The Design Challenge
This wasn't a standard dashboard problem. The core challenge was designing for AI-generated, dynamic interfaces — where the UI itself needed to respond differently for every transaction, every user, and every query intent. There was no fixed screen to design. There was a system to design.
Three design problems needed to be solved simultaneously: how to surface the right transactions without overwhelming the user; how to present AI-generated analysis in a way that felt clear and credible rather than opaque or alarming; and how to reduce cognitive load at exactly the moment a customer is anxious about their money.
The Design Response
The solution centered on a concept called Transaction Intelligence — a priority-first transaction view that uses AI to identify which transactions genuinely need a customer's attention, based on behavioral patterns, merchant familiarity, location, timing, and risk signals.
Rather than presenting a flat list of transactions, the interface surfaced a curated priority view. Each flagged transaction was paired with an "intent" — the specific reason a customer might call support — which was then used to prompt the AI to generate a bespoke analysis of that transaction, assembled from all available data. The result was a unique, dynamically generated screen for each transaction: not a template, but a genuinely contextual experience.
To make risk legible without creating alarm, I introduced a trust score — a visual indicator inspired by familiar consumer heuristics like Google Flights' price guide — that communicated transaction confidence on a spectrum. Critically, the trust score was designed to learn: as customers resolved queries, confirmed known transactions, or raised disputes, the system adapted its future prioritization accordingly. The UI became progressively smarter the more it was used.
A conversational AI layer sat beneath the surface for moments requiring escalation — allowing customers to resolve disputes, lock cards, and get further help through natural language interactions, without ever needing to call.
The full design scope covered: AI-generated dynamic UI components, transaction prioritization framework, trust score system, conversational AI flows, merchant intelligence panels, and the path-to-production considerations required to move from concept to a hardened, accessible, bank-grade product.
Outcome
The six-week proof of concept was completed on schedule and received strongly positive feedback from the client sponsor. A Path to Production document was produced to guide next steps — including data integration, security hardening, accessibility validation, and channel integration. Follow-on workshops were scheduled to move the concept toward production.

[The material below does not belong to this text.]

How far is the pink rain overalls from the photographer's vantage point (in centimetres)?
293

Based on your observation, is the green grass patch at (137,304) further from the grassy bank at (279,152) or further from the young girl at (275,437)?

The engagement demonstrated something important: that AI in financial services doesn't have to feel impersonal or intimidating. Designed well, it can be the most reassuring thing a bank has ever put in front of a customer.
Comprehensive case studies and design assets are available for private review upon request. These documents contain sensitive client information and are withheld from public display to ensure data security and confidentiality.